Alright, I ended up solving my issue in a way that I haven't seen anyone else mention, so I'll go ahead and post it here now that I've got it working. Probably should have posted this follow-up question in another thread, but such is life.

 

 

 

 

If(
    tglProductFilterStyle.Value=false,
        Filter(
        'Blueprint Use Case Notes',
        Stage = "1",
        (!chkProduct1.Value || "Keyword1" in 'Product Line'.Value) &&
        (!chkProduct2.Value || "Keyword2" in 'Product Line'.Value) &&
        (!chkProduct3.Value || "Keyword3" in 'Product Line'.Value)
    ),
    Filter(
        'Blueprint Use Case Notes',
        Stage = "1",  //Important to use a comma here instead of &&
        (chkProduct1.Value && "Keyword1" in 'Product Line'.Value) ||
        (chkProduct2.Value && "Keyword2" in 'Product Line'.Value) ||
        (chkProduct3.Value && "Keyword3" in 'Product Line'.Value)
    )
)

 

 

 

 

This results in being able to still dynamically filter my gallery based on the same checkboxes, as opposed to applying a filter through the use of a button every time I want to update the gallery. It also doesn't require creating and filtering a collection of checkboxes, giving me the flexibility of making separate checkboxes so they can be placed wherever I like, which to me looks much cleaner than a bunch of checkboxes in a gallery list. Of course, I have less than 25 checkboxes so something like that is possible, so it may not work well for everyone if you have way more checkboxes.

 

The keys to getting this to work were two-fold:

1. Putting the stage filter at the beginning so I could use a comma instead of &&. Using an && ended up resulting in the filter ignoring that static filter when I went to use || at the end of each line, although there could be another underlying reason for that (or another solution that I'm not aware of).
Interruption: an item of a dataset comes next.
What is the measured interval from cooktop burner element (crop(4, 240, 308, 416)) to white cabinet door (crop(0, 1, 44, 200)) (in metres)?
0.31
That was just my observation.

2. Swapping my filter logic from, "If the checkbox doesn't have a value, display items that match this keyword filter, but only if the item is also tagged with any other keywords when the relevant checkbox is checked" to "When an item is analyzed, if both the relevant checkbox is checked AND the item is tagged with the associated keyword, display it."

 

Assuming no checkboxes are already checked, this results in a blank gallery when the toggle button is switched to the "on" state (thereby triggering the use of the OR operator), and each time you turn on a filter, it adds the matching items to the list.

 

In any case, I hope that makes sense, and I hope it helps someone down the road!